In the preliminary stages of differentiating between the Lovenella gracilis and Lovenella clausa, many hydrozoas were categorized as Lovenella clausa--from Northwest Europe—instead of the actual Lovenella gracilis. These two hydroids were later determined to be different. The first difference is that instead of L. gracilis having annulated hydrocaulus, it has one node that diverges into different cylindrical internodes. Furthermore, the hydrothecae of L. gracilis is shallow and bell shaped, rather than cylindrical like L. clausa. Lastly, cross section analysis indicates oval shape as opposed to circular.

== Distribution ==
Lovenella gracilis was first identified on the Chesapeake Bay in 1882. Since then it has been identified throughout the east coast of the United States as far north as Massachusetts and as far inland as Mississippi, with some being spotted in South America.

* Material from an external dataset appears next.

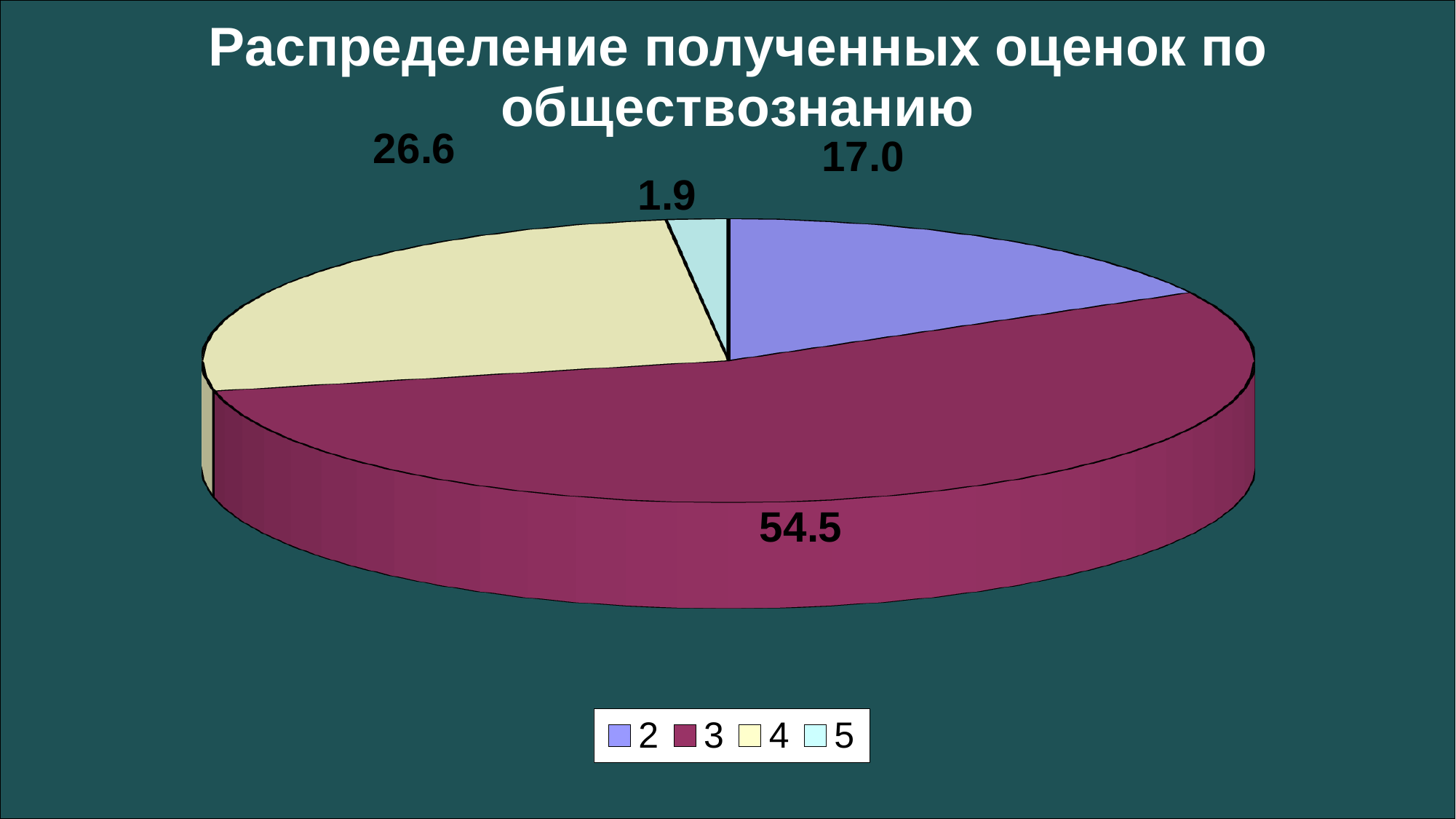
What type of chart is shown on the slide? Pie chart Which grade has the smallest share of the pie? 5 Which grade has the largest share of the pie? 3 What is the difference between the values for grade 3 and grade 4? 27.9 What is the value for grade 3? 54.5 What is the value for grade 4? 26.6 What is the difference between the values for grade 4 and grade 2? 9.6 What is the value for grade 2? 17.0 What is the value for grade 5? 1.9 Which is larger, the value for grade 2 or the value for grade 4? 4 How many categories does the legend list? 4 What is the title of the chart? Распределение полученных оценок по обществознанию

Beyond geographical distribution, L. gracilis has been observed to only live in specific water conditions optimized for their survival. For example, they are the most active in the water column throughout the spring and summer when water temperatures are warmer. In Virginia specifically, they are most prevalent form April to October. These patterns however, are generalized throughout the Western Atlantic Ocean when temperatures reach 15 °C, but population size start to decline as the water temperature surpasses 20 °C. This pattern has a morphological explanation where tissues of hydroids tend to degenerate back into the hydrorhiza in cold temperatures but are able to regrow as the water temperatures once again increases.

== Ecological role ==
In the rocky intertidal of North Carolina, L. gracilis has shown to have a symbiotic relationship with an infernal clam(Donax variables). The clam provides a subratre for the L. gracilis to attach to while the hydroid protects the clam from predators using its nematocysts. The nematocysts, however, were only effective in deterring the Florida pompano while providing no protection from the speckled crabs and ghost crabs.